To start off the discussion Frank Bentley first motivated why to do field studies at all (compared to lab studies): investigate real usage, impact of new systems, usability, inspiration, qualitative understanding, or quantitative confirmation of a previous small study.
Then Frank listed various option for recruiting users: in addition to the practice of small studies via mechanical turk, craigslist, posters in stores, snowball sampling, classmates and lab-mates, in the large we can populate the what's new section app stores, app store ads, targeted Facebook ads, re-tweets, personal tweets, presentation, and advertising. Another idea mentioned was to treat user's privacy as the user currency, the user owns and can decide to release for receiving specific services/benefits in return. Finally, our discussions revealed that either way user are recruited it is essential that papers clearly document how this was done. This is the only way that readers and reviewers can judge on the validity of the results.
The second part of the discussion focused on what kind of data and which research questions could be specifically tackled by doing research using app stores. On the one hand we get stats about downloads and locations of apps, logs of button presses, and partly demographics. However, what we don't get is the context of use and insights into why people did or didn't an activity. Overall, we are limited to tasks users in the wild want to do which may limit to tasks which are fun or particularly useful. Finally, a remaining question is as the number of apps in the markets develops and matures, whether the effort of releasing a decent app would be still feasible in near future.
David Aymann Shamma reported about his experience collecting and analyzing data from a chatting app for watching videos remotely together. David focused a lot on responsibility and ethics of treating the data being gathered throughout the project.

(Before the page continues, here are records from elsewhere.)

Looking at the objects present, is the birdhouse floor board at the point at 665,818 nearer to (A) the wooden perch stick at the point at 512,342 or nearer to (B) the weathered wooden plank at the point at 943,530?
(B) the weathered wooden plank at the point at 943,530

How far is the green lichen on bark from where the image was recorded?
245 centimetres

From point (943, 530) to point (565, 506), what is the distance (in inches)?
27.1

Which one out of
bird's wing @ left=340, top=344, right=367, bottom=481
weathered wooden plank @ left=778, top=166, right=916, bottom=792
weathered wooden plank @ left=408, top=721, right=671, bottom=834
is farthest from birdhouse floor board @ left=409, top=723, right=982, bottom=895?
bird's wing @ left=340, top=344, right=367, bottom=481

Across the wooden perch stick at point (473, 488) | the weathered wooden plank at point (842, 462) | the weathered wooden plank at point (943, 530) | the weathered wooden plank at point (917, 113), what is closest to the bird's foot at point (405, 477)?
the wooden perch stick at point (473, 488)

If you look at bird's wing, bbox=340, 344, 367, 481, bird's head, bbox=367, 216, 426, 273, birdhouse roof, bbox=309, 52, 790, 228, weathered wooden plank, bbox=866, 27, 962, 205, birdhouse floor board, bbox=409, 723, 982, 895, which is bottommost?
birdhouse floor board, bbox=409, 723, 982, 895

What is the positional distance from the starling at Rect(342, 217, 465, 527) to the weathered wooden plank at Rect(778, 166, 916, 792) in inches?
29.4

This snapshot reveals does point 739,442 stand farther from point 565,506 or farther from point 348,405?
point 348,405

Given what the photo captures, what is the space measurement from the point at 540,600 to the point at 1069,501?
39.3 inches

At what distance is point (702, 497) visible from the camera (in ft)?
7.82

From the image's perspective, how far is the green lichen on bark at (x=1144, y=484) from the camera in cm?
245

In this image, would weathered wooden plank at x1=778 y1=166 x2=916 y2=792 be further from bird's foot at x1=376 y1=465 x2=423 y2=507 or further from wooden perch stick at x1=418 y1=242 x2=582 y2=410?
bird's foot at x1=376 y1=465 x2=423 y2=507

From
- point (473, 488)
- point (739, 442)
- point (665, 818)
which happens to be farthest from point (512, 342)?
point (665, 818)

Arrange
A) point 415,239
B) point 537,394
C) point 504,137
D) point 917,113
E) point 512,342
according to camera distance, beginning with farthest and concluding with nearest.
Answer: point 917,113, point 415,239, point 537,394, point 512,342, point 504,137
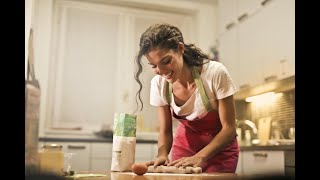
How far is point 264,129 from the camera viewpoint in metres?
1.24

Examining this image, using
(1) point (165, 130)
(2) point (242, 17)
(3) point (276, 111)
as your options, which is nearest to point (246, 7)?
(2) point (242, 17)

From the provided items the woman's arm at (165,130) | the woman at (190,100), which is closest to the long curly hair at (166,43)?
the woman at (190,100)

Handling this massive amounts of data and also highly sensitive data would be a new dimension of what we as researchers would be usually used to. David also recommended to be generous and consider deleting all the session which appear to be odd or incomplete.

Overall, I really enjoyed meeting all these people sharing an interest for doing research in the large. I'm looking forward to help running this next year again. It's probably also time to come with a manifesto or guidelines describing how to do research in the large. Collective experience of researchers in the domain (e.g. [4]) should motivate the community to consider this new research method going far beyond the established modes of user studies.

[1] Update Behavior in App Markets and Security Implications: A Case Study in Google Play, Andreas Möller, Florian Michahelles, Stefan Diewald, Luis Roalter, Matthias Kranz, 3rd workshop on Research in the large (at MobileHCI 2012), San Francisco, September 21, 2012. [pdf]
[2] Examining the Long Tail of Android Market, Nan Zhong, Florian Michahelles, 3rd workshop on Research in the large (at MobileHCI 2012), San Francisco, September 21, 2012. [pdf]
[3] NFC Heroes – Observing NFC Adoption through a Mobile Trading Card Game, Lukas Murmann, Florian Michahelles, Matthias Kranz, 3rd workshop on Research in the large (at MobileHCI 2012), San Francisco, September 21, 2012. [pdf]
[4] My App is My Experiment: Experience Studiesin Mobile App Stores, Henze, N., Pielot, M., Poppinga, B., Schinke, T., & Boll, S. (2011). International Journal of Mobile Human Computer Interaction , 3 (4), 21.